PROBLEM TO SOLVE: Turn the listing below into a numbered list with one line per item, and leave out the blank lines.

DATASET EXTRACT:
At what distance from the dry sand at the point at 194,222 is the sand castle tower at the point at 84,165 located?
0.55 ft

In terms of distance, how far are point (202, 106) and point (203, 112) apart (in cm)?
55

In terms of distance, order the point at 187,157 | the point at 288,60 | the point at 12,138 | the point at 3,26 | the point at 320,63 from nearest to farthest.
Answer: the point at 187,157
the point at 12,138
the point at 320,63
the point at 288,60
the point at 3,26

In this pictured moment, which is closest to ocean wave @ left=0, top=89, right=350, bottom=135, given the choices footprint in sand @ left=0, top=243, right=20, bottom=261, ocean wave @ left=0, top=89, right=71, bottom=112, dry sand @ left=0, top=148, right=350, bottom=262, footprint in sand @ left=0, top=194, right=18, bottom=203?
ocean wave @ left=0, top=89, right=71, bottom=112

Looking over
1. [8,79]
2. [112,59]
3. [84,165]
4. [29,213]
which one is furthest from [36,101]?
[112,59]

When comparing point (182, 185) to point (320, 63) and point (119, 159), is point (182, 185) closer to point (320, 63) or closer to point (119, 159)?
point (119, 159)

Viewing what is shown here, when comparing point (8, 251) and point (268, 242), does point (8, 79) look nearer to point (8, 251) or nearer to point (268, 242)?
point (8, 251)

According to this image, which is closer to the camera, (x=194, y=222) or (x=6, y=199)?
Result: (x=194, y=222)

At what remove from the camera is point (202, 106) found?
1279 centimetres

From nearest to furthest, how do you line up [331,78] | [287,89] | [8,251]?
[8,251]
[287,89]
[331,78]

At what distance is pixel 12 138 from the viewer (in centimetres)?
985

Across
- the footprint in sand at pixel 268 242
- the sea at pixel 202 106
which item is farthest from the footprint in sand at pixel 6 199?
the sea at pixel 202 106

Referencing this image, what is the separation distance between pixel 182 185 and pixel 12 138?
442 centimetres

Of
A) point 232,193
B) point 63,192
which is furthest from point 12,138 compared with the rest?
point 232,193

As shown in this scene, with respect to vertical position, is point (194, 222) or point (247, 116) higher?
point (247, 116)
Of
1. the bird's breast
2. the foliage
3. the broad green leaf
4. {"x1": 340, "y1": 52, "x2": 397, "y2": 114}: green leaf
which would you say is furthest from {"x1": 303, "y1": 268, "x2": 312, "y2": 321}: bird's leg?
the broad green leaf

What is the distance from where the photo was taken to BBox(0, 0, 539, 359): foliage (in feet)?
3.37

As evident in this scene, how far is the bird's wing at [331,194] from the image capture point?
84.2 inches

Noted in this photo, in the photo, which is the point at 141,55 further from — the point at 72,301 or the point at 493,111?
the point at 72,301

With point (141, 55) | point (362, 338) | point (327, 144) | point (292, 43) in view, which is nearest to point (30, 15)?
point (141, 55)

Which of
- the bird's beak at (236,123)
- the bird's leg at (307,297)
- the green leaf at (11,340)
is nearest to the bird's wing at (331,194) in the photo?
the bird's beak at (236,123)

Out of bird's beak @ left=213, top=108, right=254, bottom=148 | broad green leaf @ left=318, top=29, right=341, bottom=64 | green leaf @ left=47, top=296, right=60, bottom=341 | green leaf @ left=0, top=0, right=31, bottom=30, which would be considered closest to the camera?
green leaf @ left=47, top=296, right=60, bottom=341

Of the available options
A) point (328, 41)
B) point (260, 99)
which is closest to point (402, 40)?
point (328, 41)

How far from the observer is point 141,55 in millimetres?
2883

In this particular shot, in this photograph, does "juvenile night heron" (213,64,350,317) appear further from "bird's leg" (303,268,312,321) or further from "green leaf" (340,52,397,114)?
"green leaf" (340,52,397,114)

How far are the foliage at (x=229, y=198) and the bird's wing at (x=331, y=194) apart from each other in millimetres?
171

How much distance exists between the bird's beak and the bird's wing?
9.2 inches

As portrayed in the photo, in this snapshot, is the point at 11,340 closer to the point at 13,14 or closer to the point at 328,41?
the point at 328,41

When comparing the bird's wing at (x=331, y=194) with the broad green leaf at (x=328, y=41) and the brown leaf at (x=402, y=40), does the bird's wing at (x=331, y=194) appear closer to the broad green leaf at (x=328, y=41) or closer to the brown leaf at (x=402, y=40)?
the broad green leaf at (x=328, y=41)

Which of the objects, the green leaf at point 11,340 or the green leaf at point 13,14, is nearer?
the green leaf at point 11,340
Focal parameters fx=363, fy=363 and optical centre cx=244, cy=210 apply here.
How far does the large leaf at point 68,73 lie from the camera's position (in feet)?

ANSWER TO THIS TASK:
1. At what distance from the dry sand at the point at 194,222 is the sand castle tower at the point at 84,165 located?
2. 0.55 ft
3. In terms of distance, how far are point (202, 106) and point (203, 112) apart (in cm)?
4. 55
5. In terms of distance, order the point at 187,157 | the point at 288,60 | the point at 12,138 | the point at 3,26 | the point at 320,63 from nearest to farthest.
6. Answer: the point at 187,157
7. the point at 12,138
8. the point at 320,63
9. the point at 288,60
10. the point at 3,26
11. In this pictured moment, which is closest to ocean wave @ left=0, top=89, right=350, bottom=135, given the choices footprint in sand @ left=0, top=243, right=20, bottom=261, ocean wave @ left=0, top=89, right=71, bottom=112, dry sand @ left=0, top=148, right=350, bottom=262, footprint in sand @ left=0, top=194, right=18, bottom=203?
12. ocean wave @ left=0, top=89, right=71, bottom=112
13. Looking over
14. 1. [8,79]
15. 2. [112,59]
16. 3. [84,165]
17. 4. [29,213]
18. which one is furthest from [36,101]?
19. [112,59]
20. When comparing point (182, 185) to point (320, 63) and point (119, 159), is point (182, 185) closer to point (320, 63) or closer to point (119, 159)?
21. point (119, 159)
22. Viewing what is shown here, when comparing point (8, 251) and point (268, 242), does point (8, 79) look nearer to point (8, 251) or nearer to point (268, 242)?
23. point (8, 251)
24. According to this image, which is closer to the camera, (x=194, y=222) or (x=6, y=199)?
25. Result: (x=194, y=222)
26. At what remove from the camera is point (202, 106) found?
27. 1279 centimetres
28. From nearest to furthest, how do you line up [331,78] | [287,89] | [8,251]?
29. [8,251]
30. [287,89]
31. [331,78]
32. At what distance is pixel 12 138 from the viewer (in centimetres)?
33. 985
34. Across
35. - the footprint in sand at pixel 268 242
36. - the sea at pixel 202 106
37. which item is farthest from the footprint in sand at pixel 6 199?
38. the sea at pixel 202 106
39. Referencing this image, what is the separation distance between pixel 182 185 and pixel 12 138?
40. 442 centimetres
41. Of
42. A) point 232,193
43. B) point 63,192
44. which is furthest from point 12,138 compared with the rest?
45. point 232,193
46. As shown in this scene, with respect to vertical position, is point (194, 222) or point (247, 116) higher?
47. point (247, 116)
48. Of
49. 1. the bird's breast
50. 2. the foliage
51. 3. the broad green leaf
52. 4. {"x1": 340, "y1": 52, "x2": 397, "y2": 114}: green leaf
53. which would you say is furthest from {"x1": 303, "y1": 268, "x2": 312, "y2": 321}: bird's leg?
54. the broad green leaf
55. What is the distance from where the photo was taken to BBox(0, 0, 539, 359): foliage (in feet)?
56. 3.37
57. As evident in this scene, how far is the bird's wing at [331,194] from the image capture point?
58. 84.2 inches
59. Noted in this photo, in the photo, which is the point at 141,55 further from — the point at 72,301 or the point at 493,111?
60. the point at 72,301
61. With point (141, 55) | point (362, 338) | point (327, 144) | point (292, 43) in view, which is nearest to point (30, 15)?
62. point (141, 55)
63. Which of
64. - the bird's beak at (236,123)
65. - the bird's leg at (307,297)
66. - the green leaf at (11,340)
67. is nearest to the bird's wing at (331,194) in the photo?
68. the bird's beak at (236,123)
69. Out of bird's beak @ left=213, top=108, right=254, bottom=148 | broad green leaf @ left=318, top=29, right=341, bottom=64 | green leaf @ left=47, top=296, right=60, bottom=341 | green leaf @ left=0, top=0, right=31, bottom=30, which would be considered closest to the camera?
70. green leaf @ left=47, top=296, right=60, bottom=341
71. Of the available options
72. A) point (328, 41)
73. B) point (260, 99)
74. which is closest to point (402, 40)?
75. point (328, 41)
76. How far from the observer is point 141,55 in millimetres?
77. 2883
78. In this particular shot, in this photograph, does "juvenile night heron" (213,64,350,317) appear further from "bird's leg" (303,268,312,321) or further from "green leaf" (340,52,397,114)?
79. "green leaf" (340,52,397,114)
80. How far are the foliage at (x=229, y=198) and the bird's wing at (x=331, y=194) apart from each other in millimetres?
81. 171
82. How much distance exists between the bird's beak and the bird's wing?
83. 9.2 inches
84. As portrayed in the photo, in this snapshot, is the point at 11,340 closer to the point at 13,14 or closer to the point at 328,41?
85. the point at 328,41
86. When comparing the bird's wing at (x=331, y=194) with the broad green leaf at (x=328, y=41) and the brown leaf at (x=402, y=40), does the bird's wing at (x=331, y=194) appear closer to the broad green leaf at (x=328, y=41) or closer to the brown leaf at (x=402, y=40)?
87. the broad green leaf at (x=328, y=41)
88. Which of the objects, the green leaf at point 11,340 or the green leaf at point 13,14, is nearer?
89. the green leaf at point 11,340
90. Focal parameters fx=363, fy=363 and optical centre cx=244, cy=210 apply here.
91. How far does the large leaf at point 68,73 lie from the camera's position (in feet)?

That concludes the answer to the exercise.